*** Opening Records for the task ***
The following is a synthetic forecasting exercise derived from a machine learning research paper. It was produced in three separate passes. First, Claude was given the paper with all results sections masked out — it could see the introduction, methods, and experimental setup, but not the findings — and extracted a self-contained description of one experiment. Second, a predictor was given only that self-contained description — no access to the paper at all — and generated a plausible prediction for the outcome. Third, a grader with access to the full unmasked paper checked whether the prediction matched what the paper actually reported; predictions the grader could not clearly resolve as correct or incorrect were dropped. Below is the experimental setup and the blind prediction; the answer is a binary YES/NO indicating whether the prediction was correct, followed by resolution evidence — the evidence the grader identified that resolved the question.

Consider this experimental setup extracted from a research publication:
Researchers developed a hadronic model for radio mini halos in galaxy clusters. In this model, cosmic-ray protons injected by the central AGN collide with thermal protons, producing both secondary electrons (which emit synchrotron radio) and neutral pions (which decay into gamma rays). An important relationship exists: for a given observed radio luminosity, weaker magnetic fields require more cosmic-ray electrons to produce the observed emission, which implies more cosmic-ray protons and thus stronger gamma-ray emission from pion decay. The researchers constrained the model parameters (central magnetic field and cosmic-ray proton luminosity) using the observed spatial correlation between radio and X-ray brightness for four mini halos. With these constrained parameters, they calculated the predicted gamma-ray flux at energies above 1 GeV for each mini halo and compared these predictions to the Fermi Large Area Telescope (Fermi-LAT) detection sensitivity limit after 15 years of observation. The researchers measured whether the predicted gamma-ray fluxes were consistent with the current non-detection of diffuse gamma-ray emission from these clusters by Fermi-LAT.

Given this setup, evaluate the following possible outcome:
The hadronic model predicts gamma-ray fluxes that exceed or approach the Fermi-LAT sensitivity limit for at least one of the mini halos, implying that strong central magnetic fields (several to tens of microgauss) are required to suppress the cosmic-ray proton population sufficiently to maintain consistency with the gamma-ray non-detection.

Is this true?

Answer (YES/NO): NO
*** Closing Records for the task ***
- What is required
Reproduce exactly, please, only the lines from the start of the data above to the line that contains "Consider this experimental", with both ends kept.

- Solution for this exercise
The following is a synthetic forecasting exercise derived from a machine learning research paper. It was produced in three separate passes. First, Claude was given the paper with all results sections masked out — it could see the introduction, methods, and experimental setup, but not the findings — and extracted a self-contained description of one experiment. Second, a predictor was given only that self-contained description — no access to the paper at all — and generated a plausible prediction for the outcome. Third, a grader with access to the full unmasked paper checked whether the prediction matched what the paper actually reported; predictions the grader could not clearly resolve as correct or incorrect were dropped. Below is the experimental setup and the blind prediction; the answer is a binary YES/NO indicating whether the prediction was correct, followed by resolution evidence — the evidence the grader identified that resolved the question.

Consider this experimental setup extracted from a research publication:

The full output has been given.